**Texto escolhido**
Antes de começar a resenha, eu queria dizer uma coisa: isso é chato, gente. Não julgo ninguém por não ter lido Samuel Beckett ou F. Scott Fitzgerald, então por que vocês fazem isso comigo? Apesar de toda essa indignação, me propus a ler um dos maiores clássicos da literatura infantil universal: O Hobbit, do britânico-barra-sul-africano  J. R. R. Tolkien, que foi escrito para seus filhos.

A maioria das pessoas aqui já deve ter visto a série de filmes que foram lançados após a sequência da saga O Senhor Dos Anéis. E para quem achou que três filmes eram muitos para um livro só, está enganado. Tolkien é um maldito autor detalhista, que cria muitos personagens e situações que fica até impossível fazer um resumo de suas obras.

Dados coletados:
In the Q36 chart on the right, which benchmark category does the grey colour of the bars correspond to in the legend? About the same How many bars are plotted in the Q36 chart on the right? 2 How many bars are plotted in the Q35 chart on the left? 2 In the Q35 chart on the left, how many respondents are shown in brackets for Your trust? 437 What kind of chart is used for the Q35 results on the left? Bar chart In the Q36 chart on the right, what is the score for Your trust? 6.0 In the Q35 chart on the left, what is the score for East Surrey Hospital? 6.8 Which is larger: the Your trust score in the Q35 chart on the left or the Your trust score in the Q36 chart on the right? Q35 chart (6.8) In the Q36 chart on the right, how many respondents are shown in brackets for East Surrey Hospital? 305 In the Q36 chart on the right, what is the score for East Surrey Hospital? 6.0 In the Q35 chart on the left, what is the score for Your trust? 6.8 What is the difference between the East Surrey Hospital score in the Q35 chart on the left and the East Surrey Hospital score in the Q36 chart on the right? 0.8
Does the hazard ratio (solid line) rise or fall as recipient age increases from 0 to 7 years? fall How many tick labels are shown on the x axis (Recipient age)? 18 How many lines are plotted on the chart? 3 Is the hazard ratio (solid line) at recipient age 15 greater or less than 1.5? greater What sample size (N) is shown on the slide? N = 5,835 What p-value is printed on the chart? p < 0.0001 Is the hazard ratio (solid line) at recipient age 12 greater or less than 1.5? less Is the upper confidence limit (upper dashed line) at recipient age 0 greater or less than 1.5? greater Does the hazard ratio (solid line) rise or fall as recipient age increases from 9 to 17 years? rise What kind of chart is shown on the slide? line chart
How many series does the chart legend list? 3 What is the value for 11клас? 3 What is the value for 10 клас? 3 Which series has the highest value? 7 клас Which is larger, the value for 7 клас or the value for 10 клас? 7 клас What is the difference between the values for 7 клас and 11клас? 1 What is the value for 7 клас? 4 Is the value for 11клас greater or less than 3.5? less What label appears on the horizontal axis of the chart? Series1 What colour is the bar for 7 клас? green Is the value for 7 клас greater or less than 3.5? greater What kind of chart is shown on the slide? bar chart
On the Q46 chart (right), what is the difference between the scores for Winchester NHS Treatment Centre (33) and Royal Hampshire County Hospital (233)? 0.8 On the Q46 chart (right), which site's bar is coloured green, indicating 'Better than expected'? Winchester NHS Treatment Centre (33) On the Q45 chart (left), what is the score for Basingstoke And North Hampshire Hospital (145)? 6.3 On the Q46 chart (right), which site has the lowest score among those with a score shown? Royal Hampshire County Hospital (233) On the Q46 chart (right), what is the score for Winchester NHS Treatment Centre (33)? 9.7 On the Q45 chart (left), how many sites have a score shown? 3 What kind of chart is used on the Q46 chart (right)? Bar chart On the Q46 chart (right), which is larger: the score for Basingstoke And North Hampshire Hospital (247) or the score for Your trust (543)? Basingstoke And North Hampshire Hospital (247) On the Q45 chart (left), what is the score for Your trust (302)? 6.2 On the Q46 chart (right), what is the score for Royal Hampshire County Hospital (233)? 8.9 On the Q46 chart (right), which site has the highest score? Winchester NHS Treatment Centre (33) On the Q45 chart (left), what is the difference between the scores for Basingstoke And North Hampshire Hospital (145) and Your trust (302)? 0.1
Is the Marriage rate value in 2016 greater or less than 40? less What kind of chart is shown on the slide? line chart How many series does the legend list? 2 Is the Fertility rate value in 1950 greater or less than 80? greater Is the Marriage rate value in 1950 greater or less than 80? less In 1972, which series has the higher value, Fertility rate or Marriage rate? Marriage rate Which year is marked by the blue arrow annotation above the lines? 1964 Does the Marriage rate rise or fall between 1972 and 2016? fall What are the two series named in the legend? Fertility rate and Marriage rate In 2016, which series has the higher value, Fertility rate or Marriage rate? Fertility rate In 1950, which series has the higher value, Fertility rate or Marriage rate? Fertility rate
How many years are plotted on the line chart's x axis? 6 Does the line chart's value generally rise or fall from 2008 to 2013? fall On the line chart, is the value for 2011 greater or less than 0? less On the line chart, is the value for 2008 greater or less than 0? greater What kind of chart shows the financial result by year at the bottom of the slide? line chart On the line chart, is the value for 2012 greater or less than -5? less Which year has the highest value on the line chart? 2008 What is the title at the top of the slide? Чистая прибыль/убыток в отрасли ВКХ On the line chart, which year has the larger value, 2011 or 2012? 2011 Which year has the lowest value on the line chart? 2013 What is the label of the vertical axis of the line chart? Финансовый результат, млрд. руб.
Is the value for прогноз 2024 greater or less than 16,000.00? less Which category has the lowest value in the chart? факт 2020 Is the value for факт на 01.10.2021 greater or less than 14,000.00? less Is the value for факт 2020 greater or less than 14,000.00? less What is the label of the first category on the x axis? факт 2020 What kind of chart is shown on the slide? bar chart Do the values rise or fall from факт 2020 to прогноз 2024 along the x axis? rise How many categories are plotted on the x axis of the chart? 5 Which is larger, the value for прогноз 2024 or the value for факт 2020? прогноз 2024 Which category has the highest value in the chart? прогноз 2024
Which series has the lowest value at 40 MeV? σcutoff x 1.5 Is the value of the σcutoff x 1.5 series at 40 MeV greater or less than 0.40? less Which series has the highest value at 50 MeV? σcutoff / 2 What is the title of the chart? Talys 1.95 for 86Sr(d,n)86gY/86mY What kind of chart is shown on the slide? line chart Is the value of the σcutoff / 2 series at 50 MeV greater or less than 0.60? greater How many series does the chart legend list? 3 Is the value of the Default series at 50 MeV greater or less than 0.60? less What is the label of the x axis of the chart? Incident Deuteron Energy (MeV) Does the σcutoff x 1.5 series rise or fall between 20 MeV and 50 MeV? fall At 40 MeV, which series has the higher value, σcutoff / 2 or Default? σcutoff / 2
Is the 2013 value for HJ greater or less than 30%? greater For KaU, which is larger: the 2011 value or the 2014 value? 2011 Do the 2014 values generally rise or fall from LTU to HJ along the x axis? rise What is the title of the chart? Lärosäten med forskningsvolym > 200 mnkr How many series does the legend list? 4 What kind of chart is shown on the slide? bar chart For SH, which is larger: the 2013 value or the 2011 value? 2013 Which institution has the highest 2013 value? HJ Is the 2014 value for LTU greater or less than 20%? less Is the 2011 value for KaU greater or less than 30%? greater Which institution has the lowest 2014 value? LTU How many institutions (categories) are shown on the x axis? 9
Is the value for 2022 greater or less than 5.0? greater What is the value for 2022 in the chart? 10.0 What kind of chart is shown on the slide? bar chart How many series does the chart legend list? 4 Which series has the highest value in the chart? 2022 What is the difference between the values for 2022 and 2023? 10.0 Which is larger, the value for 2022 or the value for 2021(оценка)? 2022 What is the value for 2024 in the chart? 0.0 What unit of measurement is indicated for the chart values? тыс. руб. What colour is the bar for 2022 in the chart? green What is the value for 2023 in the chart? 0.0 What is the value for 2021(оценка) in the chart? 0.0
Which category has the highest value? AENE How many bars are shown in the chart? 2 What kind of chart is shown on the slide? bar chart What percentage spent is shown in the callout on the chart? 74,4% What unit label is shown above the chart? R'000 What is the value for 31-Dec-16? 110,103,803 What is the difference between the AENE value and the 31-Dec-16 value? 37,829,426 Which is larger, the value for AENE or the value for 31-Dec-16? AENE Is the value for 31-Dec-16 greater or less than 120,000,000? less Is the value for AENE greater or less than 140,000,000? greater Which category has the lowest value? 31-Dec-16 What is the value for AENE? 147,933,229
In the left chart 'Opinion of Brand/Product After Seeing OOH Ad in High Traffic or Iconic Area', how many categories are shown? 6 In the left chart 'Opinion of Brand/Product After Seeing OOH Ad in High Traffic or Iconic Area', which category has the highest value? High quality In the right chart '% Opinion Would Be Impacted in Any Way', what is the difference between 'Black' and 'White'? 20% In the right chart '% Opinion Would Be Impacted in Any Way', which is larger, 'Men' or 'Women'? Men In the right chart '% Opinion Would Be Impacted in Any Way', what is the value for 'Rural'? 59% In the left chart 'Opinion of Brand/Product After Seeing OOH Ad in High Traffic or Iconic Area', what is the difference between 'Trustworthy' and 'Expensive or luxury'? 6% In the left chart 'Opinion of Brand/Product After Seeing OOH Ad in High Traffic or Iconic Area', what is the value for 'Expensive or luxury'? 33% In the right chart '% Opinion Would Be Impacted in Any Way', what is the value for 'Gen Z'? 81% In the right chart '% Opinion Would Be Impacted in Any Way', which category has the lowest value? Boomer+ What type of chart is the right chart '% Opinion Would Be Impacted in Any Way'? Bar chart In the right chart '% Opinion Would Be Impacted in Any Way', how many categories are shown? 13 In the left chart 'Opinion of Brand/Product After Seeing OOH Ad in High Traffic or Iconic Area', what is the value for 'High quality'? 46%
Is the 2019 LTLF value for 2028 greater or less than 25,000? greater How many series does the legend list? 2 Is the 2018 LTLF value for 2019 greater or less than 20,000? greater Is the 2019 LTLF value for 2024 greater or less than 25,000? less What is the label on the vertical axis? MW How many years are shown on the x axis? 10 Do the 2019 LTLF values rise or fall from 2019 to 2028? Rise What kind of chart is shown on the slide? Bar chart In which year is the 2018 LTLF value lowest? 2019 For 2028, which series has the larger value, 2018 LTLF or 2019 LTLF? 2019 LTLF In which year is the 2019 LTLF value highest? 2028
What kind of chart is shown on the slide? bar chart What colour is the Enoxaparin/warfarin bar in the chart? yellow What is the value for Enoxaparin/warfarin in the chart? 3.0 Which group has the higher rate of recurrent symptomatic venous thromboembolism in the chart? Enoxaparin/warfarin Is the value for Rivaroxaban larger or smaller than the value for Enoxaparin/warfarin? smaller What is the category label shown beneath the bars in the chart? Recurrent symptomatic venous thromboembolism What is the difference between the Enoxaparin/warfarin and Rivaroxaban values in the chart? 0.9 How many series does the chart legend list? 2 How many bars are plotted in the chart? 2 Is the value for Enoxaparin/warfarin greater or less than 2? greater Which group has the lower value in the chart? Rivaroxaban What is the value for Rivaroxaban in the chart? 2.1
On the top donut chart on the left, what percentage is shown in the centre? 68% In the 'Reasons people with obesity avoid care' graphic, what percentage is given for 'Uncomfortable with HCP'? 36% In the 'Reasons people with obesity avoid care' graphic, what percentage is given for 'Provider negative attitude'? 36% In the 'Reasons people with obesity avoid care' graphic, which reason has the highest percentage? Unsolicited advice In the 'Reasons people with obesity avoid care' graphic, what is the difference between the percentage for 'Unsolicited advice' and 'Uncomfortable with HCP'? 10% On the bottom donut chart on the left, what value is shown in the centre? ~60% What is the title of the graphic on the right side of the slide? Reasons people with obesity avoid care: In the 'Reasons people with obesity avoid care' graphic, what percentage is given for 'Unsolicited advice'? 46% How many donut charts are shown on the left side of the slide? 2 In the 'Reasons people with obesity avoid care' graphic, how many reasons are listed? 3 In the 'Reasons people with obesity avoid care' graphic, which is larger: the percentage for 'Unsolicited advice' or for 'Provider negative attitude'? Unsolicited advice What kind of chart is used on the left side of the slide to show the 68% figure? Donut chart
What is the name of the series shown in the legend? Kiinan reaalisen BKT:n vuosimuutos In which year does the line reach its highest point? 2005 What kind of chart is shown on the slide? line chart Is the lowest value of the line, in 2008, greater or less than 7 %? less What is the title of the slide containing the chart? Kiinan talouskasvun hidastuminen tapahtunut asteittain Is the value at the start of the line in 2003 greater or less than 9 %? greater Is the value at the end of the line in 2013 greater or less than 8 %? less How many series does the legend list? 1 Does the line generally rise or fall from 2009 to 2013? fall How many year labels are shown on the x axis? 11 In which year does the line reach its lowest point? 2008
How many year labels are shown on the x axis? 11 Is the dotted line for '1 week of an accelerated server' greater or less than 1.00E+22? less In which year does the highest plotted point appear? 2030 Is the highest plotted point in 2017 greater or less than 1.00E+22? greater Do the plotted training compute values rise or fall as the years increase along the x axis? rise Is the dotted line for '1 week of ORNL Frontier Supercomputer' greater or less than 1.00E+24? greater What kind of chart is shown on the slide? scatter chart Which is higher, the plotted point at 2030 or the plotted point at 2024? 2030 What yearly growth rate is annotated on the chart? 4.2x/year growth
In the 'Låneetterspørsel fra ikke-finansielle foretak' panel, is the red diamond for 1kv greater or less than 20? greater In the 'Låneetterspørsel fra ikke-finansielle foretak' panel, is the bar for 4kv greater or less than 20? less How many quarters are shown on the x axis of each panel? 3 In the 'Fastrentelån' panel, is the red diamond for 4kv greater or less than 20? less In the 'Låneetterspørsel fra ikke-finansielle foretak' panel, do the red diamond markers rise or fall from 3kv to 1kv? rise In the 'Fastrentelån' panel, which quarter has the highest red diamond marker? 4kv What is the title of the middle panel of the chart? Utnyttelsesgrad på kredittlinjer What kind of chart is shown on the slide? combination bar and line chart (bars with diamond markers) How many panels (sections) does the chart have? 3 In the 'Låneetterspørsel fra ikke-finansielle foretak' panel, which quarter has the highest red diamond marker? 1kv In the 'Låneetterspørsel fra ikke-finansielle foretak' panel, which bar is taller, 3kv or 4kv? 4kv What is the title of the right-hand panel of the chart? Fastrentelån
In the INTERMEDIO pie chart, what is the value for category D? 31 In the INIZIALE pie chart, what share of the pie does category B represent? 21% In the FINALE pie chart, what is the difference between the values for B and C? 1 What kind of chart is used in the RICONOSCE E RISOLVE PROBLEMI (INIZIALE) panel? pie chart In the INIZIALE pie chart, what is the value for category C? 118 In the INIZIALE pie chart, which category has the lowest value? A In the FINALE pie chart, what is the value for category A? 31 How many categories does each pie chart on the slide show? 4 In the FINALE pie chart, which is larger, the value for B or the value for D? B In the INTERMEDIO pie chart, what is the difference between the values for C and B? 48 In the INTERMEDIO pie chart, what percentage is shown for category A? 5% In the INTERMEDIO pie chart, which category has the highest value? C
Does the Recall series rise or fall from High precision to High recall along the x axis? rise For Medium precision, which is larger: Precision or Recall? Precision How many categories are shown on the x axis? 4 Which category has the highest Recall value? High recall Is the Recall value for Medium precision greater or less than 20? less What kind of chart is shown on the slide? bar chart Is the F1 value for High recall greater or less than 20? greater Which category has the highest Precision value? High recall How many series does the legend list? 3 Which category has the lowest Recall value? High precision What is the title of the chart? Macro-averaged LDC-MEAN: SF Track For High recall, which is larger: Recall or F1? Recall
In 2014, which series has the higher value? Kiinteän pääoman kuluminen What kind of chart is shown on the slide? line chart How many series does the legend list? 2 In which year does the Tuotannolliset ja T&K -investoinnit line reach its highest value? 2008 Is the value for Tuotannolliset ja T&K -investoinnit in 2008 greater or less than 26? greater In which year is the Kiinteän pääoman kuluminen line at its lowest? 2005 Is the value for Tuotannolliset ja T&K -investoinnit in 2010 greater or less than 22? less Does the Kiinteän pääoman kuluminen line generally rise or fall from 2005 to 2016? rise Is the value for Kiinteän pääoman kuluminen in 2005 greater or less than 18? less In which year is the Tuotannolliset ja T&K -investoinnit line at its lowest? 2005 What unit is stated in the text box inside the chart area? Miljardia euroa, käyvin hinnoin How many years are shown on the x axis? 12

**Perguntas**
a) Reproduza um trecho da resenha de O Hobbit sem mudar nada, começando em "Antes de começar" e terminando em "de suas obras.".
b) Diga se cada afirmação concorda com a resenha de O Hobbit, respondendo sim ou não e citando as palavras da resenha que decidem: (i) O Hobbit foi escrito para os filhos de Tolkien. (ii) A resenha diz que três filmes são demais para um livro só. (iii) Os filmes de O Hobbit saíram antes da saga O Senhor Dos Anéis.
c) Continue a resenha de O Hobbit a partir da última frase mostrada.
As entradas não são necessárias aqui.

**Respostas por tarefa**
a)
Antes de começar a resenha, eu queria dizer uma coisa: isso é chato, gente. Não julgo ninguém por não ter lido Samuel Beckett ou F. Scott Fitzgerald, então por que vocês fazem isso comigo? Apesar de toda essa indignação, me propus a ler um dos maiores clássicos da literatura infantil universal: O Hobbit, do britânico-barra-sul-africano  J. R. R. Tolkien, que foi escrito para seus filhos.

A maioria das pessoas aqui já deve ter visto a série de filmes que foram lançados após a sequência da saga O Senhor Dos Anéis. E para quem achou que três filmes eram muitos para um livro só, está enganado. Tolkien é um maldito autor detalhista, que cria muitos personagens e situações que fica até impossível fazer um resumo de suas obras.

b)
(i) Sim: "que foi escrito para seus filhos".
(ii) Não: "E para quem achou que três filmes eram muitos para um livro só, está enganado."
(iii) Não: "lançados após a sequência da saga O Senhor Dos Anéis".

c)
Comecemos então pelo personagem principal, o Bilbo Bolseiro, que é convidado a roubar uma parte do tesouro conquistado pelo temível dragão Smaug. Durante sua jornada, o cenário é de montanhas e florestas, onde muitos personagens anões o acompanham. O anel mágico que o torna invisível é um grande aliado e, mesmo sem perceber, Gandalf, o feiticeiro, está onipresente em quase todas as situações de perigo.

Existe uma outra curiosidade que me faz refletir se o Tolkien fez isso para confundir ou facilitar seus leitores. Os personagens têm nomes parecidos, como Thror, Thrain e Thorin, e os cenários são bem descritos e existe uma temática de fantasia muito forte, fazendo com que você descreva cada capítulo no seu imaginário.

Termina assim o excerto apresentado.